Sunday, March 8, 2015

Perception And Probabilty

As writers we're happiest when the words are flowing at a breakneck pace. When the muse isn't simply speaking but screaming for our attention, hopping up and down and gesturing wildly like a man caught in the throes of a grand mall seizure! For those rare moments, the pages pile up and the word counts soar...it's AWESOME...but for each storm there is a calm and of course the inevitable wreckage created in its passage.
So what is writers wreckage you ask? Composition debris...especially when we're on fire! We all have these at some point ...plot holes, unresolved threads, inconstancies in charator or story. Too much filler...too little dialouge or anything that fails to progress or more importantly, drops the reader OUT OF THE STORY!
As the creators of our worlds we take liberties with reality and thats ok...to a point BUT when we sacrifice believability simply because its convienant or it "makes" the story work, we cheat ourselves and our readers. A hard core criminal suddenly has a change of heart and becomes compassionate for a stranger...a little old lady takes down a SWAT team...a top notch investagator 'forgets' a basic procedure. These are real scenes from published works, that made me (and many others, by the reviews) pause and throw the red BS flag!

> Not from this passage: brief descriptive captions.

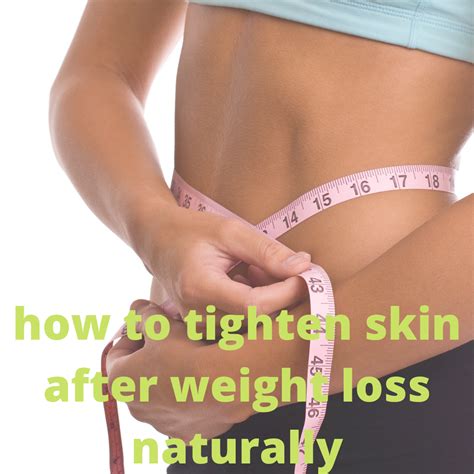 How To Tighten Skin After Weight Loss Naturally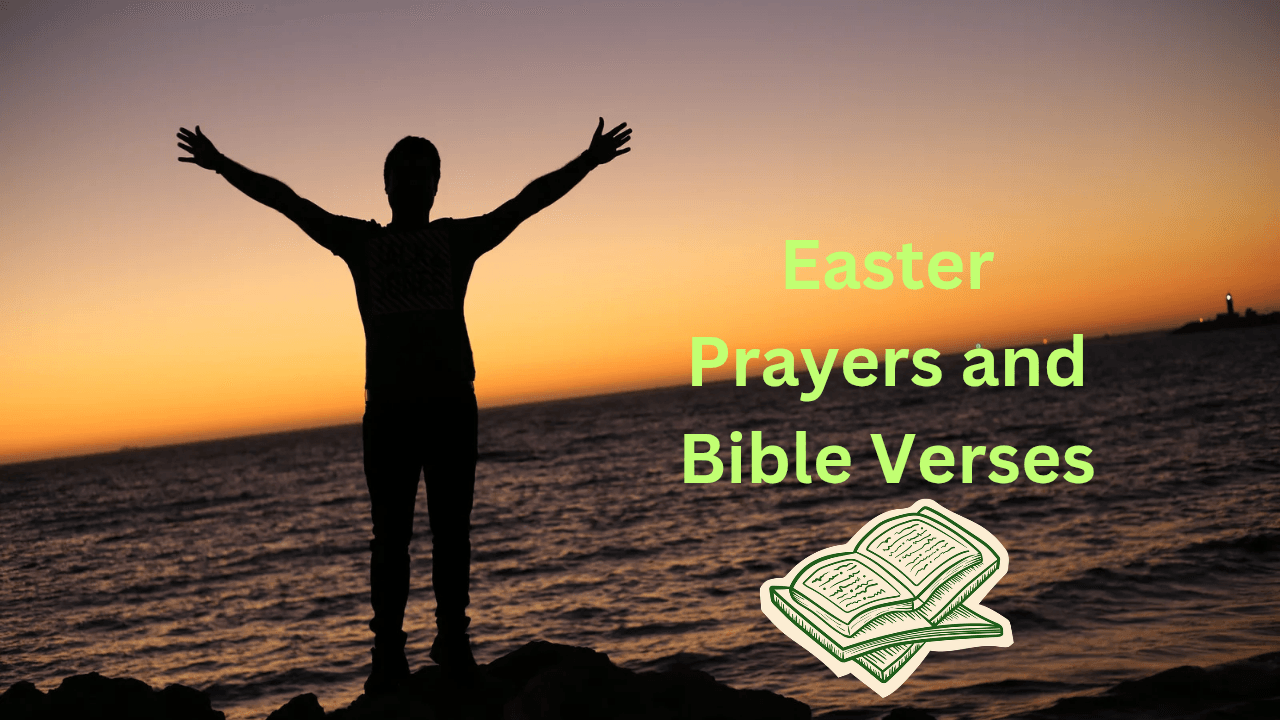Easter Prayers and Bible Verses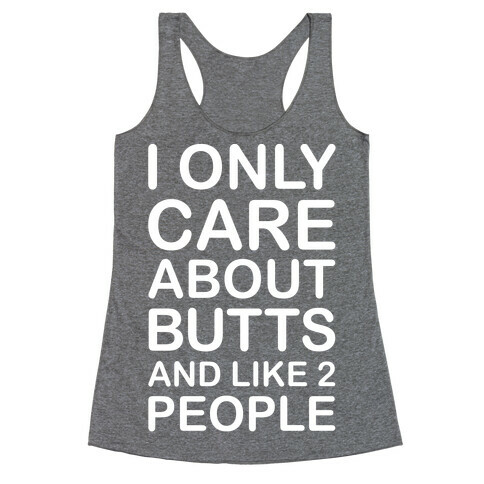 I Only Care About Butts And Like 2 People White Print Racerback Tank Top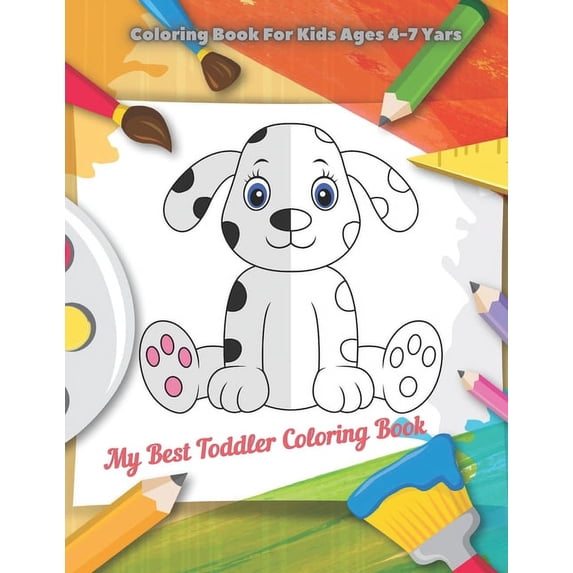 My Best Toddler Coloring Book - Coloring Book For Kids Ages 4-7 Yars, (Paperback)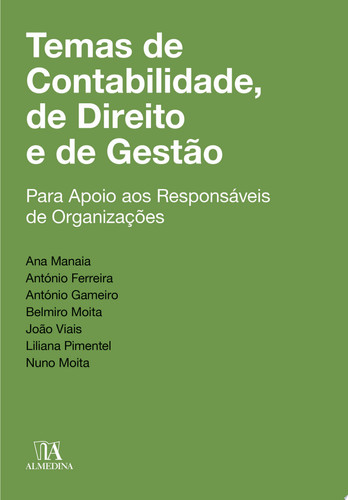 Temas de Contabilidade, Direito e de Gestão - Para Apoio aos Responsáveis de Organizações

It didn't sound real...it was a wave of the magic wand...the whole thing was a dream kindia resolution that drives readers AWAY.
As writers we know what the backstory is...we KNOW how these things happened and have rationalized it; to. by. damn. WORK! This is why it's vitally important to get an outside perspective. Let a Beta reader, a trusted colleague, someone you trust to give you unbiased feedback, and to review your work before you send it for submission. In the fictional genre, probability is the meat of our stories...what IF, is our hook...that which sets our stories apart and makes them uniquely our own.
What we must not do is give in to the temptation of finishing by taking the easy path...find a solution that could happen, even if its improbable. It just can't be IMPOSSIBLE! If we've done our work well, our charators are multi-faucet people of depth...get inside their heads... make THEM figure it out!
Ask why...how...where...would they do this thing? What would motivate them? Inhibit them, ect.
When we get the perception down we'll more clearly see the story from the perspective of our charators and more critically, our readers.